Il s’agit d’une étape décisive dans l’anglicisation de l’enseignement supérieur en Italie. Si les cours en anglais se sont multipliés ces dernières années (le Polytechnique de Turin a supprimé plusieurs cours en italien pour les remplacer par des cours en anglais, et a rendu ceux-ci gratuits pour y attirer plus d’étudiants), seules des universités privées étaient passées jusqu’à présent au tout anglais. L’abandon de l’italien par le Polytechnique de Milan et sans doute aussi la formulation délibérément ultra-libérale adoptée par le recteur, ont donc suscité bon nombre de critiques, notamment de la part du grand linguiste (et intellectuel engagé à gauche), Tullio De Mauro, titulaire de la chaire de linguistique générale à l’Université La Sapienza de Rome. Selon lui, le recours à l’anglais peut être « un instrument utile » s’il est limité à des enseignements spécifiques, mais il est nuisible s’il est généralisé. Une formation exclusivement en langue étrangère, aussi bien, « n’aide pas à améliorer sa connaissance de la langue maternelle et cela a des effets négatifs sur l’intelligence des gens car, aussi bien qu’on puisse l’apprendre, une langue étrangère ne sera jamais la langue maternelle ».

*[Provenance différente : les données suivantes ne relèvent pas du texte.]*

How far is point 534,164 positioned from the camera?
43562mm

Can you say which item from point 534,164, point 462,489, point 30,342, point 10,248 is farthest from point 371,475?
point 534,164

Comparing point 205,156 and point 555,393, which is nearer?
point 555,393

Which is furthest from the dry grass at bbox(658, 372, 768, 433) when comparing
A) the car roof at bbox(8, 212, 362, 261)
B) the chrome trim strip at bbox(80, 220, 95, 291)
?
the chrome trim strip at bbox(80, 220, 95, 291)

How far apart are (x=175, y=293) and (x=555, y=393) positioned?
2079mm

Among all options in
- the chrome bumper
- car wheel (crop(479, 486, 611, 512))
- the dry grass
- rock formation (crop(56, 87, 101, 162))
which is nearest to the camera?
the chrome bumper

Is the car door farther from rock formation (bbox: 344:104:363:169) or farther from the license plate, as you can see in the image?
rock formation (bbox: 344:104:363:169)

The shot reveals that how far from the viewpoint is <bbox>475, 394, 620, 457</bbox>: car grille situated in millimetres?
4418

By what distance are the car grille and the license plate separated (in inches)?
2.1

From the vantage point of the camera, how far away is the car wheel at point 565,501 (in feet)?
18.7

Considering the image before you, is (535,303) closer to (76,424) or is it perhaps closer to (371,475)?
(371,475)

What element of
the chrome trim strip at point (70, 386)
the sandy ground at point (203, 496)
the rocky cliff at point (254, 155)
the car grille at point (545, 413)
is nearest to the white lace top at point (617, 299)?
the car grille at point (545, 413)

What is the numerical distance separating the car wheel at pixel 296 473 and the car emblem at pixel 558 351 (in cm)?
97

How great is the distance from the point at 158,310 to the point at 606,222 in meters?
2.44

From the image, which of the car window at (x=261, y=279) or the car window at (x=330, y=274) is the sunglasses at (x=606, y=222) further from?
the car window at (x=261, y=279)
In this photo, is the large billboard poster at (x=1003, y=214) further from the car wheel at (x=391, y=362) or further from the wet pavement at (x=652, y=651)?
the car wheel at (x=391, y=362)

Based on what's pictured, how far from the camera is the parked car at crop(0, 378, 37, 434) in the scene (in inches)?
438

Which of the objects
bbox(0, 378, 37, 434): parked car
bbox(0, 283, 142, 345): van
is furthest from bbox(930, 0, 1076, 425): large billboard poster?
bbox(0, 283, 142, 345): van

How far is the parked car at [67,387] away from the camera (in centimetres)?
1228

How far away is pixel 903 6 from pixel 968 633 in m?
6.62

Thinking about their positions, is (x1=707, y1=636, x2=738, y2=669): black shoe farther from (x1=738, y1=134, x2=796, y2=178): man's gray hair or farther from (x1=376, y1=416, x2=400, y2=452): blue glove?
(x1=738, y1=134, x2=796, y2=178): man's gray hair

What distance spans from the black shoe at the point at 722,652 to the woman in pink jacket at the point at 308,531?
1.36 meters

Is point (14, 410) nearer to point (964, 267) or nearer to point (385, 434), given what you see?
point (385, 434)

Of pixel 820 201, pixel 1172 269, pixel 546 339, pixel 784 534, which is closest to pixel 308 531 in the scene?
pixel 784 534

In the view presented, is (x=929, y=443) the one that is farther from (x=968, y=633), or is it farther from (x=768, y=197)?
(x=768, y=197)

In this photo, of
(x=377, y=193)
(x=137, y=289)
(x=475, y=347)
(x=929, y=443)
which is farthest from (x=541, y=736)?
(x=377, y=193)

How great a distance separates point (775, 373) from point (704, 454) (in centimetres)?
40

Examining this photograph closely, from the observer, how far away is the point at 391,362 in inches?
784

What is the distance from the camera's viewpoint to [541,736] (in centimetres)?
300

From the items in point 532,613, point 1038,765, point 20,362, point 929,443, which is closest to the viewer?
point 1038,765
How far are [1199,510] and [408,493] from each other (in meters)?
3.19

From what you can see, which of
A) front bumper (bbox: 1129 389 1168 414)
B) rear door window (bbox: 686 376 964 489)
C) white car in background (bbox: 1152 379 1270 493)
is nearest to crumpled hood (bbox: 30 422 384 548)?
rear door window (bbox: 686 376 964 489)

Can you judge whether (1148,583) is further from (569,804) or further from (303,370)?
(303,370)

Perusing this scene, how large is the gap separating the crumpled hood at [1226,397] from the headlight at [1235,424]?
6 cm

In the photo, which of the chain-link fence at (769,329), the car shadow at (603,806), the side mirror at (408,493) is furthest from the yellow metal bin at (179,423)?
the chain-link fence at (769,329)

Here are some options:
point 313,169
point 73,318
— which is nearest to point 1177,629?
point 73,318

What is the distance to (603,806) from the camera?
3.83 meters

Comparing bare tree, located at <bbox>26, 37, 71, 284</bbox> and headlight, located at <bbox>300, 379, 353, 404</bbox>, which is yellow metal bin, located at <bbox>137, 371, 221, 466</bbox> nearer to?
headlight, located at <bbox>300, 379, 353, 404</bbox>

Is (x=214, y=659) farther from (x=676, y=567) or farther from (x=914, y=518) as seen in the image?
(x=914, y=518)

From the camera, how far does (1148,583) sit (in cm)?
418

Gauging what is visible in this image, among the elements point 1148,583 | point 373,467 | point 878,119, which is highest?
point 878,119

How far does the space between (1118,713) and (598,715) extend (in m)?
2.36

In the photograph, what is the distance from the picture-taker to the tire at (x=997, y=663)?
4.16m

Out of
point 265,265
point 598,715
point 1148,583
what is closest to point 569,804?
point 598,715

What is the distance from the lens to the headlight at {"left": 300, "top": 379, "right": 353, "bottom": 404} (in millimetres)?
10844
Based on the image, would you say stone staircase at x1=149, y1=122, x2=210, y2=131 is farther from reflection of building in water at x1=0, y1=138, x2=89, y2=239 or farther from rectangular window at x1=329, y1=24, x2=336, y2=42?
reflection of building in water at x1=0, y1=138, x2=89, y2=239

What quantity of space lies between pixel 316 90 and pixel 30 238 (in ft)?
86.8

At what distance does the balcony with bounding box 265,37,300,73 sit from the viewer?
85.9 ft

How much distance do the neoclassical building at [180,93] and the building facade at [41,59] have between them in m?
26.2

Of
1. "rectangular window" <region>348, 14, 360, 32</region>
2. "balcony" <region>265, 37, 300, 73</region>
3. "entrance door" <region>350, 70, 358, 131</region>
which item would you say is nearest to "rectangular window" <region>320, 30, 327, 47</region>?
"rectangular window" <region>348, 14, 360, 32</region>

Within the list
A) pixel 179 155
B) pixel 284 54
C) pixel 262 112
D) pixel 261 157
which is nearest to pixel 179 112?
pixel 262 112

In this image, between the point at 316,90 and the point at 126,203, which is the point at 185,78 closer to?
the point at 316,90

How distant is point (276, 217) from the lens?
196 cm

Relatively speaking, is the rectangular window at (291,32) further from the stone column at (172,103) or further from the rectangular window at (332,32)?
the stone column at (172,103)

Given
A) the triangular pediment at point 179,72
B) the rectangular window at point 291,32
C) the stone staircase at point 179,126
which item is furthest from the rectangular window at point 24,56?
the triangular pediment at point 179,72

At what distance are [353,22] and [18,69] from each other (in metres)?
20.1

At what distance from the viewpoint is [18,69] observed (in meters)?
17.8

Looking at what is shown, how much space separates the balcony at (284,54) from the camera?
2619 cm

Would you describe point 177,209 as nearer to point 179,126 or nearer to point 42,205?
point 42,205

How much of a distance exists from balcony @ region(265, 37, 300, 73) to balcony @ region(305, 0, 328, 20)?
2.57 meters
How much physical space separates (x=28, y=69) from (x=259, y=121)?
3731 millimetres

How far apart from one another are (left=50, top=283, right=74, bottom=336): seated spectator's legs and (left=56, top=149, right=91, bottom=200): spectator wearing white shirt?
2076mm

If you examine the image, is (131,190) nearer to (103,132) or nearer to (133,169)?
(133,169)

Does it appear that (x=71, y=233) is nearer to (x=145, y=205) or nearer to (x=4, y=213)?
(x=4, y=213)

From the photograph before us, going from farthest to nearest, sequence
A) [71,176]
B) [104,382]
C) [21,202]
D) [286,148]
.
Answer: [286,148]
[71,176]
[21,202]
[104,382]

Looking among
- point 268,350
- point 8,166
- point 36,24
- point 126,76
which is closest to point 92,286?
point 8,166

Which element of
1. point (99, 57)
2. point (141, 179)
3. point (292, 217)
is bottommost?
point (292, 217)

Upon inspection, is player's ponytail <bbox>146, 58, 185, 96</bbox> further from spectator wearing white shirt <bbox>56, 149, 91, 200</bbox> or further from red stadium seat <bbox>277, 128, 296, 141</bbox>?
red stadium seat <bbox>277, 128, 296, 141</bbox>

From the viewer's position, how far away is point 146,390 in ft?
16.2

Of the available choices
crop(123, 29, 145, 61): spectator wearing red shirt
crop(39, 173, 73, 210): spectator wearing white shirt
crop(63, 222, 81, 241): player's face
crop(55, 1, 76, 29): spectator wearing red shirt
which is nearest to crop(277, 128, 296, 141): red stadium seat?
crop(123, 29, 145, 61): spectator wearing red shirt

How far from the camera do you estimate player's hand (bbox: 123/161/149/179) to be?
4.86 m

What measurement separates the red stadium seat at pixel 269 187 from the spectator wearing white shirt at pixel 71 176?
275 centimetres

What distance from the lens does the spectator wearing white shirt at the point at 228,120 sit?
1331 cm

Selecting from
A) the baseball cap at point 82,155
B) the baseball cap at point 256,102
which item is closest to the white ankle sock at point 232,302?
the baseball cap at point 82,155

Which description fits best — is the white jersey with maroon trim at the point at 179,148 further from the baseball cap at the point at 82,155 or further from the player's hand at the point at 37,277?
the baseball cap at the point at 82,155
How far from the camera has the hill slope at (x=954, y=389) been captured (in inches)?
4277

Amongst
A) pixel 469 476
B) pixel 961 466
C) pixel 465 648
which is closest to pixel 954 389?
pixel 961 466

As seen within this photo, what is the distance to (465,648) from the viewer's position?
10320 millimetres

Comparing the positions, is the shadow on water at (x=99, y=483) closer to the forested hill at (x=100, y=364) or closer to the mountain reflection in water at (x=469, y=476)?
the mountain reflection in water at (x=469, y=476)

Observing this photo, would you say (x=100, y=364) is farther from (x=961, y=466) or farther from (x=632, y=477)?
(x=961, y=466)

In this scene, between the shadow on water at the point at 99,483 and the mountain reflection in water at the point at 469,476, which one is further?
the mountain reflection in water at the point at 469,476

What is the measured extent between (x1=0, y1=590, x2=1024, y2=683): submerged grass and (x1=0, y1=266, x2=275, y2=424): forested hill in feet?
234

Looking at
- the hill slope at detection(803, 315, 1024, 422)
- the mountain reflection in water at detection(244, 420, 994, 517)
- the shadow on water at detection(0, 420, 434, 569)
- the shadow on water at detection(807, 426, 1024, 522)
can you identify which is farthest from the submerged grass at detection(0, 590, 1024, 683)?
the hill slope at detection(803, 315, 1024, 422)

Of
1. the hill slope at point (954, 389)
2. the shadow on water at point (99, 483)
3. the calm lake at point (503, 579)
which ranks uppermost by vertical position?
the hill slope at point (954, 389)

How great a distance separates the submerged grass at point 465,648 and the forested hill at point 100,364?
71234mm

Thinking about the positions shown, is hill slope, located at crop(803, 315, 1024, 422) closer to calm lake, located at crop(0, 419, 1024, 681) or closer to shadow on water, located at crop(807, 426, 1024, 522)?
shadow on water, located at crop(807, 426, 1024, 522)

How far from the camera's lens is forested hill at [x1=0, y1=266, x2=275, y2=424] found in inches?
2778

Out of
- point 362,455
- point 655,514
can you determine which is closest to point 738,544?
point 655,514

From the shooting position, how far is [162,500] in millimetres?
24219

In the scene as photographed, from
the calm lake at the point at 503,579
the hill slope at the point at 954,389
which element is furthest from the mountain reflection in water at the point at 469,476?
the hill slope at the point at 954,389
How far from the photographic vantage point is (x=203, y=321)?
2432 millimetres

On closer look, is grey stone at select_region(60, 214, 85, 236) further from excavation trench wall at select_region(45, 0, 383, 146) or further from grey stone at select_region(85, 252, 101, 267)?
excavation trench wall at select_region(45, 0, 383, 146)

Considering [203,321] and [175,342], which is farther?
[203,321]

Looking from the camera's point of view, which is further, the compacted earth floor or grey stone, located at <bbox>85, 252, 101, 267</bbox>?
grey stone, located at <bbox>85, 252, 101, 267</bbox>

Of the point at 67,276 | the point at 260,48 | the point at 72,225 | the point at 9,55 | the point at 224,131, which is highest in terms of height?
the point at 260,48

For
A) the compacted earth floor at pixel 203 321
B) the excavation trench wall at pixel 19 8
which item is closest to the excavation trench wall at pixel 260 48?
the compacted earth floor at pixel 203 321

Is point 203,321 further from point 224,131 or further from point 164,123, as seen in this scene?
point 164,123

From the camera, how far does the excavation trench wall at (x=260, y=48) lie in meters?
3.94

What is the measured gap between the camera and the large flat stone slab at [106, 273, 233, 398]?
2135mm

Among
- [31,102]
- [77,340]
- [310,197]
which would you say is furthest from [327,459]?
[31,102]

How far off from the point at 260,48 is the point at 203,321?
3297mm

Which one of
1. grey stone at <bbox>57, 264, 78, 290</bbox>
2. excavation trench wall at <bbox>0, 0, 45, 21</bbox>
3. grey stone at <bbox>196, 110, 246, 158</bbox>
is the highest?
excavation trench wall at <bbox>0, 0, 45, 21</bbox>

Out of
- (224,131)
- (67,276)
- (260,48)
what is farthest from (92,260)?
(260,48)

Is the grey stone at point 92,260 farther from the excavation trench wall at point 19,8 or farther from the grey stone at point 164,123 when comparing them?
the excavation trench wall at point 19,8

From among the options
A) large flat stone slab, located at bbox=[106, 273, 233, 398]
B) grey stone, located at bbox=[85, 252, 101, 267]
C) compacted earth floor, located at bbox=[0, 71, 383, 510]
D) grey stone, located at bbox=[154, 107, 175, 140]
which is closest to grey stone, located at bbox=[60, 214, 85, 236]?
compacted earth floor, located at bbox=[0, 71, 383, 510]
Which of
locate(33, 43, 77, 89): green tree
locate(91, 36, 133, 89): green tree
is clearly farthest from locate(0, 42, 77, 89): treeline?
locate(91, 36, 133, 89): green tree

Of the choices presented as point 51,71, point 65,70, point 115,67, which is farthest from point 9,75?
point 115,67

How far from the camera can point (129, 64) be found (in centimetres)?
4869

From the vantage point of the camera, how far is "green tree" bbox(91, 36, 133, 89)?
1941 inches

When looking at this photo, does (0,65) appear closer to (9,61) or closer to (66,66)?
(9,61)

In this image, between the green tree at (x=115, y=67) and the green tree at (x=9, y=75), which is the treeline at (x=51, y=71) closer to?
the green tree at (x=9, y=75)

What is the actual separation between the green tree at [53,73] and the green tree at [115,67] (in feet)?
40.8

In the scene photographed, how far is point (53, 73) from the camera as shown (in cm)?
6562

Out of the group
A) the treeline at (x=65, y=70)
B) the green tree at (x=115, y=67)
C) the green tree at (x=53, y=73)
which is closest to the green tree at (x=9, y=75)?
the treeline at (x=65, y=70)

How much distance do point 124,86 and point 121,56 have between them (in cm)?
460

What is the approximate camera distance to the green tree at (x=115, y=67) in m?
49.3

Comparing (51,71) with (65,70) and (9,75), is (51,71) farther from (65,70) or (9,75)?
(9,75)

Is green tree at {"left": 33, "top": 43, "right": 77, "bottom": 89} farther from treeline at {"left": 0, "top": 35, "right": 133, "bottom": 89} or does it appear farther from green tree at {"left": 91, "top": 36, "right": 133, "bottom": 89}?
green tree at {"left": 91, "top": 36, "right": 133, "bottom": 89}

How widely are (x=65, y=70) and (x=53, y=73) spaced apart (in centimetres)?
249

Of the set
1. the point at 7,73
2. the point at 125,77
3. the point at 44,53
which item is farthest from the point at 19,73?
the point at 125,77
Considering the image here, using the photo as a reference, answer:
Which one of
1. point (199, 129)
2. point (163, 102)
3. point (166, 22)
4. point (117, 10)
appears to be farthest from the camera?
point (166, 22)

Le gouvernement de la Goldman Sachs, en revanche, est enthousiaste. Le ministre de l’Instruction et des Universités, Francesco Profumo, a déclaré dans un entretien à La Stampa, que la décision du Politecnico de Milan était un modèle à suivre pour « certaines universités de prestige » – l’italien étant bon, si l’on comprend bien, pour les universités ordinaires. Selon le ministre, «nous deviendrons peu à peu un pays normal ».
« Pourquoi normal ?, s’étonne le journaliste. – Parce que, répond le ministre, jusqu’à présent le facteur linguistique a représenté une barrière: pour nos étudiants, qui se sont trouvés en difficulté pour être en concurrence avec leurs contemporains étrangers, et pour les étrangers». Bref, l’Italie va enfin devenir un pays normal, c’est-à-dire un pays où l’on parle le business English comme tout le monde. Pour les étudiants italiens, ajoute le ministre, « un background (en anglais dans le texte) linguistique de haut niveau est un moyen pour avoir de plus grandes possibilités de trouver du travail soit à l’extérieur soit dans les multinationales qui ont des sièges en Italie » – car, bien sûr, dans ces sièges de multinationales en Italie, il ne saurait être question de parler italien.
Le ministre – pour enfoncer le clou idéologique ? ou parce que c’est une obsession ? – a conclu par une invocation au métissage : « c’est une occasion pour notre système scolaire de s’améliorer en se métissant (mescolando il sangue), en construisant de nouveaux rapports entre étudiants, et entre étudiants et professeurs».